Steve Hayes from Tshwane, South Africa
Web:  http://hayesfam.bravehost.com/stevesig.htm
Blog: http://methodius.blogspot.com
E-mail - see web page, or parse: shayes at dunelm full stop org full stop uk

Mark Brader - 16 Jul 2009 20:23 GMT
"Tonbei":
>> Let me ask a question about the usage of "leave" in the following
>> sentence from a novel.
[quoted text clipped - 3 lines]
>> everything in it.  Understand?
>> (the Perican Brief,p26, by J.Chrisham)

When you misspell the title and also the author's name, you leave
people wondering whether you have copied the sentence correctly.

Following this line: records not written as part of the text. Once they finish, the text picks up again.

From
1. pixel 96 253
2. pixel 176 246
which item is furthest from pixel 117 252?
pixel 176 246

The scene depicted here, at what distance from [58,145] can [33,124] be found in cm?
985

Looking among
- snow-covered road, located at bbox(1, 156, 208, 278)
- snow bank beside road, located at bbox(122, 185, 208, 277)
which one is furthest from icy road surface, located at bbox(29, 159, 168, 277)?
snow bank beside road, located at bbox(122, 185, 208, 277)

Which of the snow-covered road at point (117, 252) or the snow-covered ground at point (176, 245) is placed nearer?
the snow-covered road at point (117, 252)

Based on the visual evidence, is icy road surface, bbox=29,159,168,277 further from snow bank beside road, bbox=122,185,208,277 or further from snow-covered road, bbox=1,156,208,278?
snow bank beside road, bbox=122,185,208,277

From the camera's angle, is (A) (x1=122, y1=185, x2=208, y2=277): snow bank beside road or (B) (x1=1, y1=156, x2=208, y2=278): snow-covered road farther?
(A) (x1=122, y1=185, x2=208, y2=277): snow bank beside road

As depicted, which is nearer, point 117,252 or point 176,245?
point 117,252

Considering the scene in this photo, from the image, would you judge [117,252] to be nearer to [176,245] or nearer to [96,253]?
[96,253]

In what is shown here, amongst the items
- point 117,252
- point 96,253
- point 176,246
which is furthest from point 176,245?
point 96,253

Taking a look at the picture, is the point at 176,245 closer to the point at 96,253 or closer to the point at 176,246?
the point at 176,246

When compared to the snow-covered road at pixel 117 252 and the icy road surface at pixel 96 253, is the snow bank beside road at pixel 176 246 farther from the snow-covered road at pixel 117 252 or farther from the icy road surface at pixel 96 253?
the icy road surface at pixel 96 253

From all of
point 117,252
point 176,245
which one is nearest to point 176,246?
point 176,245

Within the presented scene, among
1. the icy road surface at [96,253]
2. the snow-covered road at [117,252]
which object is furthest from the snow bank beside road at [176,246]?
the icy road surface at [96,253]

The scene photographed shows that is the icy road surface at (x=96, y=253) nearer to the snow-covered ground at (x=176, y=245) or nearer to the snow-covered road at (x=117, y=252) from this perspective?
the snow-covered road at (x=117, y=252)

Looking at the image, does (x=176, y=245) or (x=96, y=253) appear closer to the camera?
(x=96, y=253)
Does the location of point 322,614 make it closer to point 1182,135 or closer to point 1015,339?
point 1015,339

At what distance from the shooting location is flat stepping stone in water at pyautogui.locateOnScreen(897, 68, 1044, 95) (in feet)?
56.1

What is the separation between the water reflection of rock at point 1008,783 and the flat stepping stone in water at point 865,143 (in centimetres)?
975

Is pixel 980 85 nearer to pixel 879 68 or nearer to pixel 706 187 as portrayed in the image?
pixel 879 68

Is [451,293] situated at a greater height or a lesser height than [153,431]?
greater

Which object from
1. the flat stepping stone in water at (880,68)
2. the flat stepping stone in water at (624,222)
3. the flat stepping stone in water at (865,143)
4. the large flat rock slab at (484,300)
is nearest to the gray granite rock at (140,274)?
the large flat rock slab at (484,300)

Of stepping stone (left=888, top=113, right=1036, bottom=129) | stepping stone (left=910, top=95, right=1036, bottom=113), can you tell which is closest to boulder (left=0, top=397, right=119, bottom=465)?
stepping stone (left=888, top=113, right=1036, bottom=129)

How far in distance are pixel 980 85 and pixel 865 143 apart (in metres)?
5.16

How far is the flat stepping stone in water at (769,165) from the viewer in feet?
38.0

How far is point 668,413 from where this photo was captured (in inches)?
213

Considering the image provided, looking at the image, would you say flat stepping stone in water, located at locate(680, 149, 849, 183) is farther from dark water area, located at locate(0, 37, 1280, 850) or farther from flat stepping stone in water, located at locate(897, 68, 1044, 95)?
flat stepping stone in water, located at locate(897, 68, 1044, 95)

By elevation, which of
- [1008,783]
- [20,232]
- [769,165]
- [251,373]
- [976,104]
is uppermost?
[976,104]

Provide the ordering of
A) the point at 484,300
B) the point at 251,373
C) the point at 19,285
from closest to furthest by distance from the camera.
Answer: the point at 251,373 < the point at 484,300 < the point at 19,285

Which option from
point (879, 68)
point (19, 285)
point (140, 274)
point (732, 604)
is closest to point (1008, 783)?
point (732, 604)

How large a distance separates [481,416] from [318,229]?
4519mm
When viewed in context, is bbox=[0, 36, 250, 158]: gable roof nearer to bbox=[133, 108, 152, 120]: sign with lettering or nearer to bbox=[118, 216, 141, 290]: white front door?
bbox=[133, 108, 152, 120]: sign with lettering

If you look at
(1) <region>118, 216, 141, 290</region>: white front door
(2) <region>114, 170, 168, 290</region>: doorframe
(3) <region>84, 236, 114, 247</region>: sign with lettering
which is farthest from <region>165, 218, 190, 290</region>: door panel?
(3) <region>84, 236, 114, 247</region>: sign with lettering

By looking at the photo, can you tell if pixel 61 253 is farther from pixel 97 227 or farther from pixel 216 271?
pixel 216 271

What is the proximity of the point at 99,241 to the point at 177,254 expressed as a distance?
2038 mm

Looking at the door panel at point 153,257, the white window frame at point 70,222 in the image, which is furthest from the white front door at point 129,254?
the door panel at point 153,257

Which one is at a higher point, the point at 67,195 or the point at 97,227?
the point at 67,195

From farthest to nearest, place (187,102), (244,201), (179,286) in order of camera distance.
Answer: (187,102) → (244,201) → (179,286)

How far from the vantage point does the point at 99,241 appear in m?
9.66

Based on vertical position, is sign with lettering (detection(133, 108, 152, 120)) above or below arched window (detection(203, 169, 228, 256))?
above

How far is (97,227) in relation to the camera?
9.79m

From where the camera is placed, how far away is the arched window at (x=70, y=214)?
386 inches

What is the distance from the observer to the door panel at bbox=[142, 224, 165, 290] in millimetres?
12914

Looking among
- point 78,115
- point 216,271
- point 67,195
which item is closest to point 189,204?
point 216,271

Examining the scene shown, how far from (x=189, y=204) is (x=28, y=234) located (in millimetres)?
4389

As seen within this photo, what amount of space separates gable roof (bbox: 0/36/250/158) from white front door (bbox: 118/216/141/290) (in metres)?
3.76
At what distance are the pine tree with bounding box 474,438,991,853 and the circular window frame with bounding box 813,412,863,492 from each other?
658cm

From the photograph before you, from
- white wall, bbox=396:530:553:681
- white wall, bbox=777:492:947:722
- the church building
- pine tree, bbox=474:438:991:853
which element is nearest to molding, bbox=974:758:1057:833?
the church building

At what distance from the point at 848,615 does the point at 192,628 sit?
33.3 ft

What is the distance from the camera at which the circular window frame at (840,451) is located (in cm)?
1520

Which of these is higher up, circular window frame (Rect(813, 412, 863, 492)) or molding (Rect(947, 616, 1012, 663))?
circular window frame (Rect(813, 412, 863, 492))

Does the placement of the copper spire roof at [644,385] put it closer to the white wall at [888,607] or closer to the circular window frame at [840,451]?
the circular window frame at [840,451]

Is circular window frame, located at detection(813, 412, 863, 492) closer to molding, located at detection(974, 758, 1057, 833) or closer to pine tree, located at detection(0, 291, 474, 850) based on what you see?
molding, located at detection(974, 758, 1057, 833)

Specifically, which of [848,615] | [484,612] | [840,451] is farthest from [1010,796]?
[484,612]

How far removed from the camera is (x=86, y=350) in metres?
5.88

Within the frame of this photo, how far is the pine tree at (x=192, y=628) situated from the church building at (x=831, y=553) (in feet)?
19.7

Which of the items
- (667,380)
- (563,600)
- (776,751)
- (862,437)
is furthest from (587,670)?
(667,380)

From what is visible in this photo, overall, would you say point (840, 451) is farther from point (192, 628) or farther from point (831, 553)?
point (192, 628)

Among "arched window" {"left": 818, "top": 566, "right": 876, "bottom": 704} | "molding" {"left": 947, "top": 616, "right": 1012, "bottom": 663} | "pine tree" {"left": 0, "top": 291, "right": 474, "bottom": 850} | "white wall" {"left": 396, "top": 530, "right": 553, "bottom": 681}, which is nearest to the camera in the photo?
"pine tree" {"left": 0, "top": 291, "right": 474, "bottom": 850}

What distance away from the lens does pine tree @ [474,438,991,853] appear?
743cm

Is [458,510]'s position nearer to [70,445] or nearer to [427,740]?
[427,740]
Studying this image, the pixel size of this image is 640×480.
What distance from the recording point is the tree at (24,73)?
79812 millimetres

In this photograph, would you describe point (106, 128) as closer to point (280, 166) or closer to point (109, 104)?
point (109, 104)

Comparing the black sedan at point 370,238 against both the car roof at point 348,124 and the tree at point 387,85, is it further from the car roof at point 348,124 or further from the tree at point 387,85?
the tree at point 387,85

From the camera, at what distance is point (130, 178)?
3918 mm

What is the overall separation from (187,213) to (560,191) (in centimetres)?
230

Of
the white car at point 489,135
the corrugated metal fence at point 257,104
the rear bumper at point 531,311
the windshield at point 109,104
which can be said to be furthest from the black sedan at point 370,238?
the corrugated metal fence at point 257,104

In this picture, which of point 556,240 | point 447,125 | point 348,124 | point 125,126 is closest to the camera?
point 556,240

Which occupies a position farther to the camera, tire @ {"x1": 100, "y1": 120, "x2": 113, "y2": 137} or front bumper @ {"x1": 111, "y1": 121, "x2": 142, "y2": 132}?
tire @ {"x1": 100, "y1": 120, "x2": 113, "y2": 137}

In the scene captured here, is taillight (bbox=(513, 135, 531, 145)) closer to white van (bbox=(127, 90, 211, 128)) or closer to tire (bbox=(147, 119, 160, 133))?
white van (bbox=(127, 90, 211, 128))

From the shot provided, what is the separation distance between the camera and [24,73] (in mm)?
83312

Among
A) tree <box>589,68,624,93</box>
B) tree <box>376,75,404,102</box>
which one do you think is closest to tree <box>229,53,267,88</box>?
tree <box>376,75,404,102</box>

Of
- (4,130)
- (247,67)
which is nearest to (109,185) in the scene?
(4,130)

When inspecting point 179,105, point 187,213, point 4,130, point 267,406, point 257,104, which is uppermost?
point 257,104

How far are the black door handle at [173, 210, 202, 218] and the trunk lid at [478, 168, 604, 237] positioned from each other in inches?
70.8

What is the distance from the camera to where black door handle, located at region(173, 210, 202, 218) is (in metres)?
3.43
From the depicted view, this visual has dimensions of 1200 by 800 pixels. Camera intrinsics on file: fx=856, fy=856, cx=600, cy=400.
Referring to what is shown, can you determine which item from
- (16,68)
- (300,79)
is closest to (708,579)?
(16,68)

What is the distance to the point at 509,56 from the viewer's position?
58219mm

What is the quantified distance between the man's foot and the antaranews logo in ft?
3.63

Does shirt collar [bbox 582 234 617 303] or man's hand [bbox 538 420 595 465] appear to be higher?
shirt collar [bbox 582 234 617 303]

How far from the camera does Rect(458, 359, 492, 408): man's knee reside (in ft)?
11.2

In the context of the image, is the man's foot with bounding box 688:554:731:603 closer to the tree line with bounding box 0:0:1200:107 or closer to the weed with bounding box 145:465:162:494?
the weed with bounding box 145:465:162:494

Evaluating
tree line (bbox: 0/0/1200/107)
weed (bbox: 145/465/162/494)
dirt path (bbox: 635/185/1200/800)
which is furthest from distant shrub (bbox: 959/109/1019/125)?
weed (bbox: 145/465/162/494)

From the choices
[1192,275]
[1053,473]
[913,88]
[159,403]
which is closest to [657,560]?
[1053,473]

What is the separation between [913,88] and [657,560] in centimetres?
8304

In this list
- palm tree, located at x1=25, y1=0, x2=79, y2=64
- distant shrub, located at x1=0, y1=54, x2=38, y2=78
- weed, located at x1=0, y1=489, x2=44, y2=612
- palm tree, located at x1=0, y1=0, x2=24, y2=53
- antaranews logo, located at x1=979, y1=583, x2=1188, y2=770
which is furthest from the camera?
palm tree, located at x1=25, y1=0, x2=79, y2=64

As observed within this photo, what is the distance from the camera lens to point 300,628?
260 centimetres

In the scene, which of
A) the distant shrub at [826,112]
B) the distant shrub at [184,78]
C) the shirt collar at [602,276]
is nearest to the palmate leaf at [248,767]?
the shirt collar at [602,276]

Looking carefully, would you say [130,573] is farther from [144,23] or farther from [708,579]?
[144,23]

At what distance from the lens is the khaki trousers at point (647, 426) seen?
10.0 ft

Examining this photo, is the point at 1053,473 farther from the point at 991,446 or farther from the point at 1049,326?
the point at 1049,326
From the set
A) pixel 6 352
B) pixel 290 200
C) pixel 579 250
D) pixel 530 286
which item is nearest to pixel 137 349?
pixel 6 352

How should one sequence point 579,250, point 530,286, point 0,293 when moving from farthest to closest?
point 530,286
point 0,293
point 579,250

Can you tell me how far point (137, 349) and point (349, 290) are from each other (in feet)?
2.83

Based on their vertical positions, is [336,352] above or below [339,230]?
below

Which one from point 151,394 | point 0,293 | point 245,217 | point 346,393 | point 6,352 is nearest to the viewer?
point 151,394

>> Question: about the meaning of "Guns leave bullets".
>> 'Leave' has some different meanings as a verb,  according to Longman
>> 1)  go away from a place or a person
>> 2) leave somebody/something alone
>> 3) to let something remain in a particular state, position, or
>> condition

Steve Hayes:
> 3.

It's something between 1 and 3 -- really it's not any of those.
The online Merriam-Webster has a better set of definitions at
<http://www.merriam-webster.com/dictionary/leave>:

  transitive verb:
  1 a (1): bequeath, devise <left a fortune to his son>
      (2): to have remaining after one's death <leaves a widow and two
           children>
    b: to cause to remain as a trace or aftereffect <oil leaves a stain>
       <the wound left an ugly scar>
  2 a: to cause or allow to be or remain in a specified condition
       <leave the door open> <his manner left me cold>
    b: to fail to include or take along <left the notes at home>
       <the movie leaves a lot out>
    c: to have as a remainder <4 from 7 leaves 3>
    d: to permit to be or remain subject to another's action or control
       <just leave everything to me>
    e: let
    f: to cause or allow to be or remain available <leave room for
       expansion> <left myself an out>
  3 a: to go away from : depart <leave the room>
    b: desert, abandon <left his wife>
    c: to terminate association with : withdraw from <left school
       before graduation>
  4: to put, deposit, or deliver before or in the process of departing
     <I left a package for you> <leave a message>

  intransitive verb: set out, depart

On this list, it's 1b.  And incidentally, it's an unusual thing to say.
What the speaker really means is that *using* a gun leaves a bullet.
As an assassin, if he has a gun he expects to be using it.  That's not
true for everyone who carries them.
Signature

Mark Brader            "Thus the metric system did not really catch on
Toronto                 in the States, unless you count the increasing
msb@vex.net             popularity of the 9 mm bullet."  -- Dave Barry

My text in this article is in the public domain.